Wednesday, January 31, 2018

Wheeler Sugar Beet Ops

A short exchange of info about sugar beets out of the Wheeler area gleaned from an email group.

Wheeler Sugar beet jobs

Message 1 of 3 , Oct 13, 2012

I have a 1968 Idaho Division train brief off Dan Bolyard's website about the Wheeler Trunaround Local, train 1234-1235 between Pasco and Adrian. The brief includes statement "This train supplemented during beet and potato harvest with road switcher at Wheeler and Turnabound local Pasco to Connell."

Does anyone know anything about the seasonal road switcher at Wheeler? I suspect this job went to Adrian in season to deliver empty cars and get loads of beets from GN at Adrian. Can anyone confirm? Anyone know official or unofficial name of this assignment in the 1960's?

I intend to use info for a sentance or two in a book xxxxxxx and I are writing about the GN in the 1960's and his career. xxxx worked the GN beet local for at least one stand in the 1960's.

Thank you,

Oct 26, 2012

I arrived in Wheeler WA on September 25, 1963. Here is a link to a news paper account of the explosion.

I was filling a temporary position as Operator for the fall sugar beet harvest that was about to start. Before the day was over my job had been eliminated and reinstated by Mr. Westine, the train master. The reason it was reinstated was the U&I officials declared that they would open as usual. However, there would be no sugar storage facilities, and every ton of sugar produced would be loaded and shipped within about 24 hours.
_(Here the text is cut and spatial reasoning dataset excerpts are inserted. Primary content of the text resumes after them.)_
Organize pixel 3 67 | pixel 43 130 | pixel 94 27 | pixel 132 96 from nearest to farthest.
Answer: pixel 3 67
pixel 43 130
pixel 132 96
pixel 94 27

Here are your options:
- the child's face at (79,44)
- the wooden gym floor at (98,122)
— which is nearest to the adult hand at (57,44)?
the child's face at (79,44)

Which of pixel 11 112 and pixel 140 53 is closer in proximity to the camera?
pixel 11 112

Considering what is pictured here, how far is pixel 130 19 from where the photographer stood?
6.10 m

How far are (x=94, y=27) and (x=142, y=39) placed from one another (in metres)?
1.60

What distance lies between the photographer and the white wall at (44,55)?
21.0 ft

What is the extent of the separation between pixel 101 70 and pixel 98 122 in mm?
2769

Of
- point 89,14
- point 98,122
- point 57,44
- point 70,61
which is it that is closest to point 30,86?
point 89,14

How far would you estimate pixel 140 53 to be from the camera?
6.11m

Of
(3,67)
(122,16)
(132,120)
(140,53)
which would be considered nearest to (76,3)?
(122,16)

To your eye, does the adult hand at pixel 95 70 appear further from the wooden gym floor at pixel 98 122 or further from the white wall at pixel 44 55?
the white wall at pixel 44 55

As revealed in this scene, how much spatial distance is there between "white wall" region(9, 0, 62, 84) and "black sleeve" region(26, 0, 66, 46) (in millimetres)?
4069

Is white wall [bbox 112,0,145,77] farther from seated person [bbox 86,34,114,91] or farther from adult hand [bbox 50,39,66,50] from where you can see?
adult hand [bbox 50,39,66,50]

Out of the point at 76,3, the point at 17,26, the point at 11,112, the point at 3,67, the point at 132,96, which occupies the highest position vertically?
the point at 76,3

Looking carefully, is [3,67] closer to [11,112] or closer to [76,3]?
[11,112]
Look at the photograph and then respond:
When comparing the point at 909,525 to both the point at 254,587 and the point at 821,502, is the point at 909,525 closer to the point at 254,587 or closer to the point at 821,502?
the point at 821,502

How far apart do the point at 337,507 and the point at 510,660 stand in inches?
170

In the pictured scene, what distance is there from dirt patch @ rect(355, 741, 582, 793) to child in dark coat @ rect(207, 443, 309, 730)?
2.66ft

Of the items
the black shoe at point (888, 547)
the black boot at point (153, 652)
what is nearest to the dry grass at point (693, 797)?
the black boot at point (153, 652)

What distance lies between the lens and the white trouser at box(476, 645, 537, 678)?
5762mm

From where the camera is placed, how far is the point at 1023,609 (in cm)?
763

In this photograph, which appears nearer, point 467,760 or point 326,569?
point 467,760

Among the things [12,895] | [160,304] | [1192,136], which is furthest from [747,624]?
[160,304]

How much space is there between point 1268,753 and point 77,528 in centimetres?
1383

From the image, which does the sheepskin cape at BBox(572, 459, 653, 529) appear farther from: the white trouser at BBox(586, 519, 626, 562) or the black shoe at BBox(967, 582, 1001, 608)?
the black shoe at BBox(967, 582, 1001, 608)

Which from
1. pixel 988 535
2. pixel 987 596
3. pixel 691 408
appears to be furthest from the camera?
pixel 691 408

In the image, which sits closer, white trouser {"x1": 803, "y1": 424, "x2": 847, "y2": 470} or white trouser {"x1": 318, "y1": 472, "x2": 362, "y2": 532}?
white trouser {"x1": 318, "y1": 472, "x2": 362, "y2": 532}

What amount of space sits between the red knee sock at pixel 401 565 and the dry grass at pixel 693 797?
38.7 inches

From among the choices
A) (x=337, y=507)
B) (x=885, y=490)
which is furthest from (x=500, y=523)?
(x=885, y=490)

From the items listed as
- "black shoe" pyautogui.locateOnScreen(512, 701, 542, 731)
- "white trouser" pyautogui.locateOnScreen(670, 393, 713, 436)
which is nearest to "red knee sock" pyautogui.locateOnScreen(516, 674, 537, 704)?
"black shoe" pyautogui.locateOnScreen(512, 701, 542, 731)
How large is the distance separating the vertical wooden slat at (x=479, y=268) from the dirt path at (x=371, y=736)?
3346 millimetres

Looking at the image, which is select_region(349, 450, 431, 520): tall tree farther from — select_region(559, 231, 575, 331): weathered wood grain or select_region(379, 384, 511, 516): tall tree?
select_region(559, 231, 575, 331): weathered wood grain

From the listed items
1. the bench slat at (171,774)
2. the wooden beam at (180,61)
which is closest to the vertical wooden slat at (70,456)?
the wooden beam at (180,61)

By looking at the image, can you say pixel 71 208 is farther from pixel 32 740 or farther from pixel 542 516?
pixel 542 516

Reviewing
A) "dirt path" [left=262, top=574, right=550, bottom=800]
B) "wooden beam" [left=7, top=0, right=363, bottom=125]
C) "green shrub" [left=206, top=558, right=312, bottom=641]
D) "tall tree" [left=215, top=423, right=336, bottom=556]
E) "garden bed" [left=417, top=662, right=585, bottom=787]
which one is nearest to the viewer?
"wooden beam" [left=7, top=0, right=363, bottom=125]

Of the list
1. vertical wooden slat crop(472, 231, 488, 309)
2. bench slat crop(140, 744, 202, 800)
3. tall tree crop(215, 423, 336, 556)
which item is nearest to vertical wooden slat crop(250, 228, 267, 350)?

There were at least two ramifications. One the sugar loading tracks needed to be switched at more frequent intervals, so a 16 hour seven day a week switcher job was created. The crew actually worked 15 hours and took "beans" at the end of their shift. It was an extremely popular job. The crews could fill their time cards for the month in just a few days and then take the rest of the month off. We saw mostly the top of the seniority list.

The beet car trains moved according to need and were a daily occurrence. That may well have been your Wheeler to Connell turn around local. I know at least on one occasion I rode the caboose to Connell and back. This became a source of embarrassment for me. This train set out empty beet cars at each siding. At one such stop I was in the cupola watching the activity on the ground. The brakes were releasing and I was listening for the slack. I heard it coming, ripping down the train and I ducked back inside. I wasn't quite fast enough and the window frame snicked my glasses and sent them spinning out of the window onto the ground. I quickly wrote down the number of the beet car adjacent to the location, and next morning I sent a note to the agent and asked him to search the ground nearby. The local that evening brought me an envelope with my glasses, no worse for the wear.

The switcher would make up the train in the afternoon and push the whole thing out the main line north of town. The local would arrive and pull through the storage track with loaded beet cars, empty sugar hoppers for the bulk sugar and fifty foot double door box cars for bagged sugar. Nothing but the best! I would take up a position at the wye to the plant lead in the afternoon as the switcher pushed the train. I could scribble car numbers for my train list as fast as the crew would push. In fact they were inclined to push at the dead slow so as to help me. The plant lead was the top of a long hill out of the plant. Then the main line continued on a slight down hill slope. One day I was on station scribbling furiously when the slack came ripping by and a knuckle whistled by my head. After that I stood a bit further away.

The average beet car train was over a hundred cars. I must have scribbled a million car numbers that winter.


Message 3 of 3 , Oct 28, 2012

To add a few additional details to xxxx’s excellent write-up about his experiences at Wheeler in 1963:

The only station I ever worked on the Connell - Wheeler line was Connell. One day I rode with the local all the way up the branch and back again. We had GP9 216 for power. We did go all the way to Adrian with some interchange for the GN. I don't remember what it was other than 1 or 2 cars. The NP crossed over the GN mainline on a long timber trestle. North of this trestle was the NP station of Adco. There was a spur of about 1/2 mile that dropped down to the GN station of Adrian which was the interchange point and had a small yard.

The NP line from Adrian (Adco) to Odair was seldom used from the late 1950s, but it survived into the BN era. I don't have an abandonment date, but the Adrian - Wheeler line was abandoned 5/24/1983. The concrete bases for the timber bents are still visible at Adrian. The Odair - Adrian line went through some rugged country and there was at least one large trestle.